Work required:
Filter these entries so that only lines with the word "site" remain.

[[ Records for the exercise open ]]

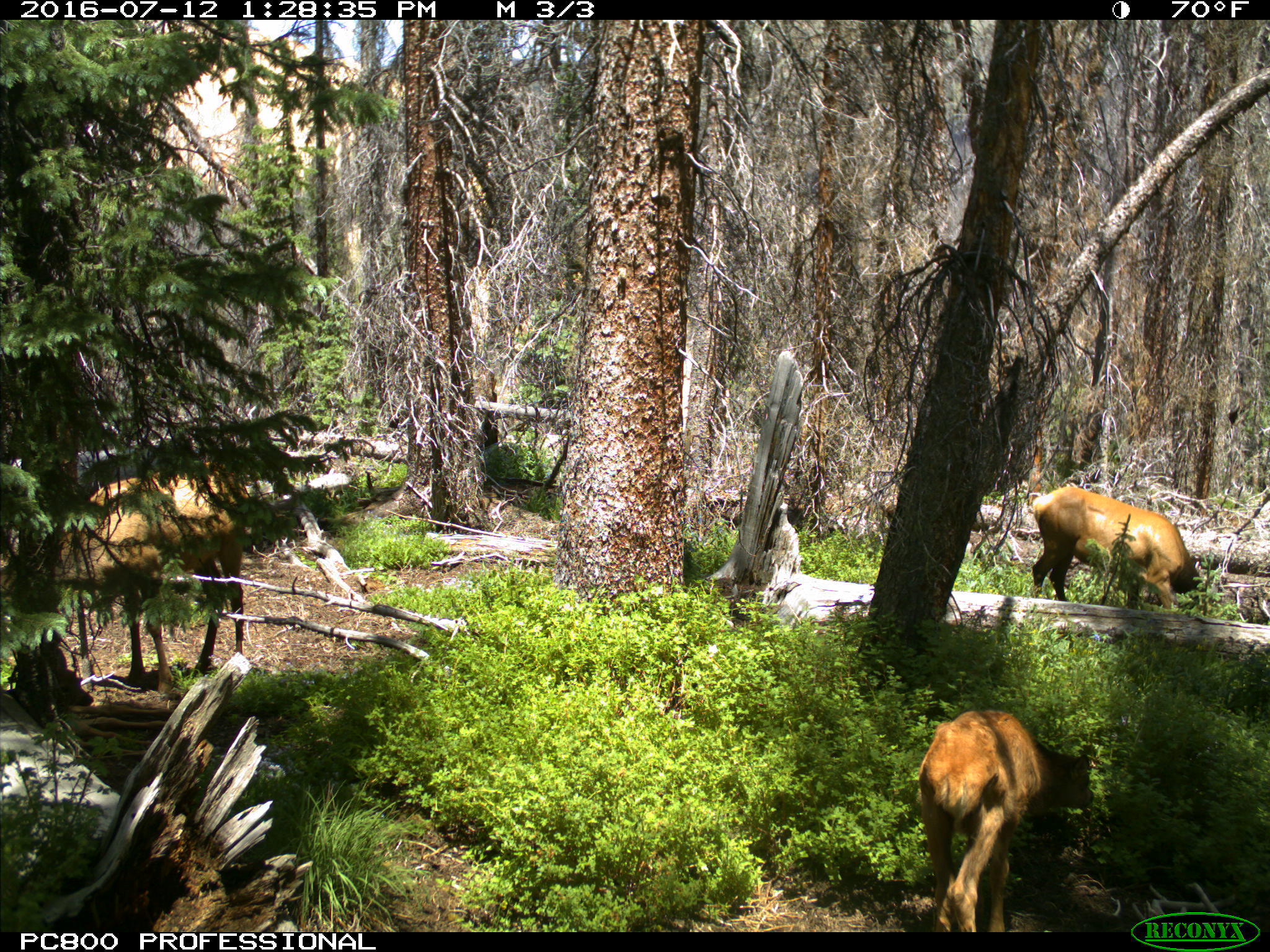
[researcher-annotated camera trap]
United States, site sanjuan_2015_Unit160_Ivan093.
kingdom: Animalia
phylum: Chordata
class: Mammalia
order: Artiodactyla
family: Cervidae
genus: Cervus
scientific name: Cervus elaphus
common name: red deer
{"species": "Cervus elaphus (red deer)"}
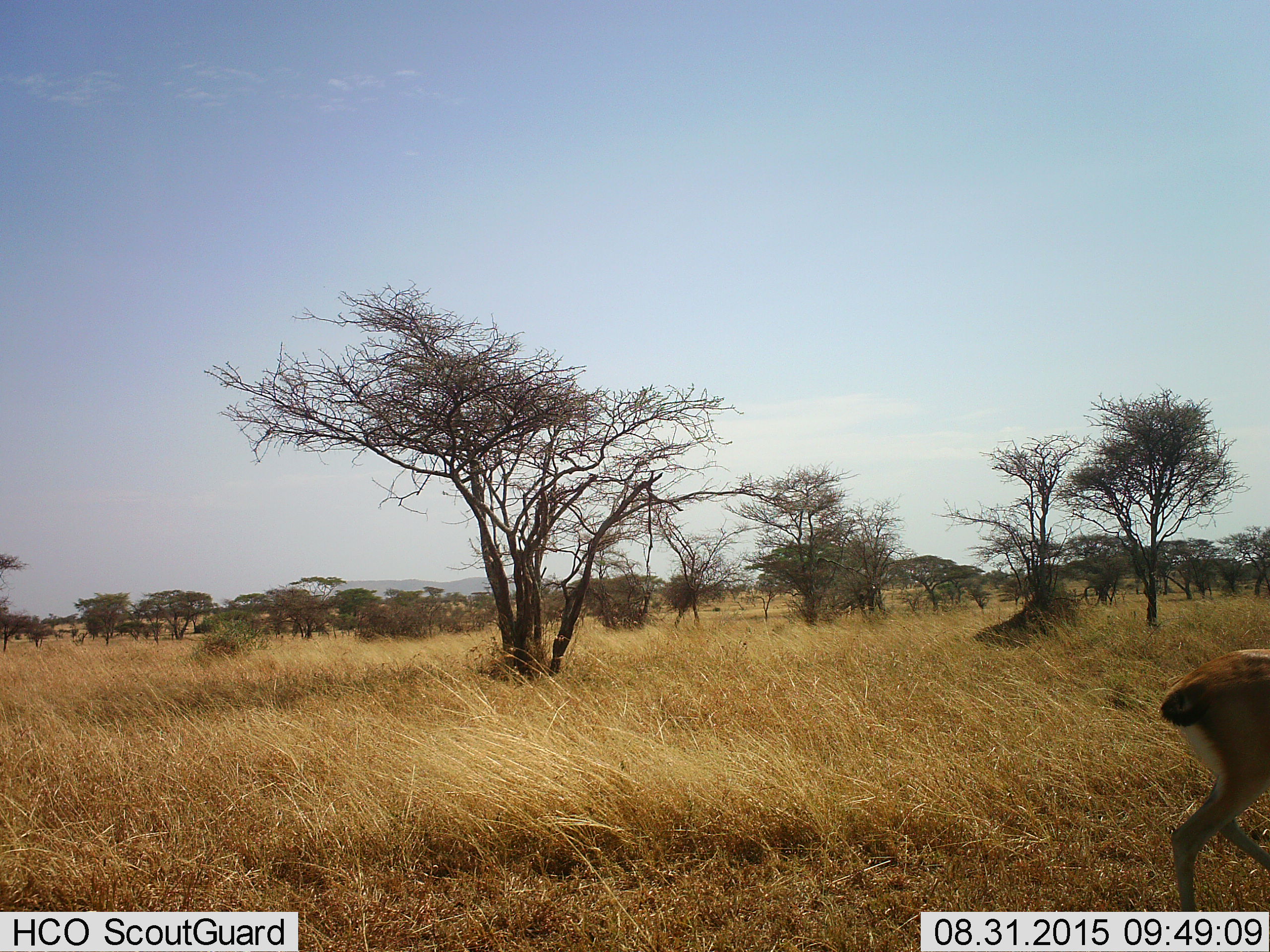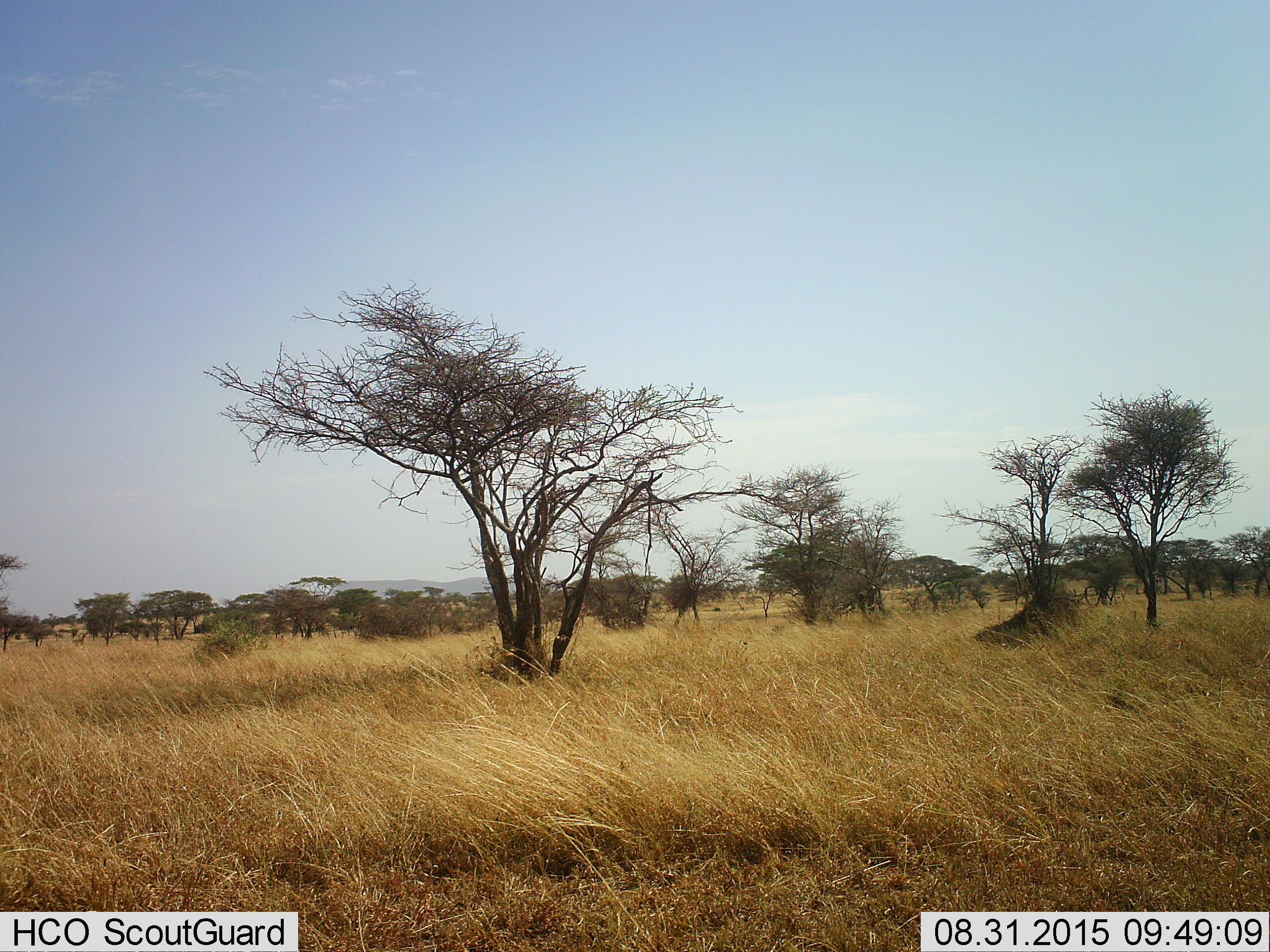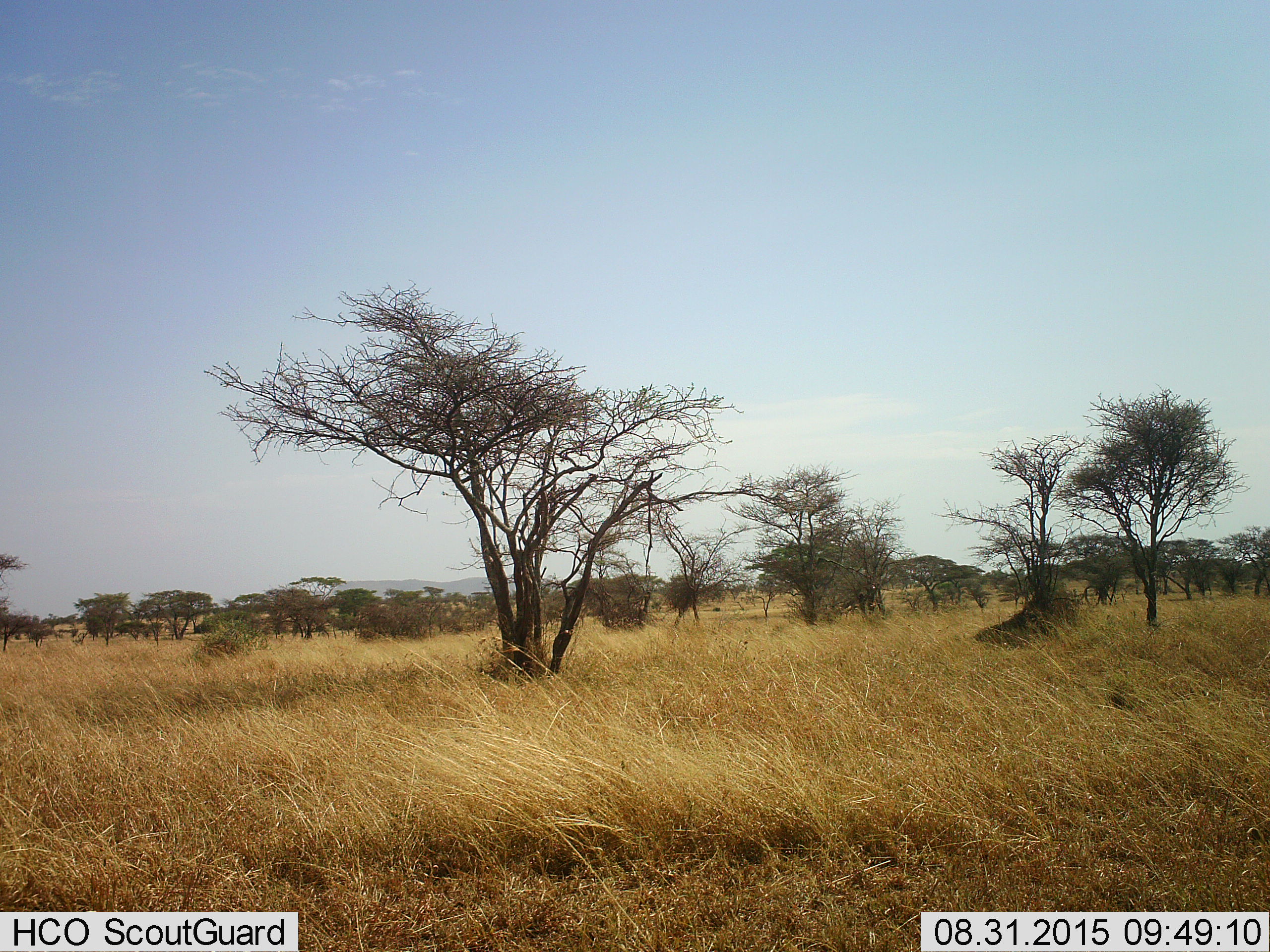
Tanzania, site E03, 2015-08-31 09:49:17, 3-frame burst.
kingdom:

[[ Records for the exercise closed ]]

Exercise result:
United States, site sanjuan_2015_Unit160_Ivan093.
Tanzania, site E03, 2015-08-31 09:49:17, 3-frame burst.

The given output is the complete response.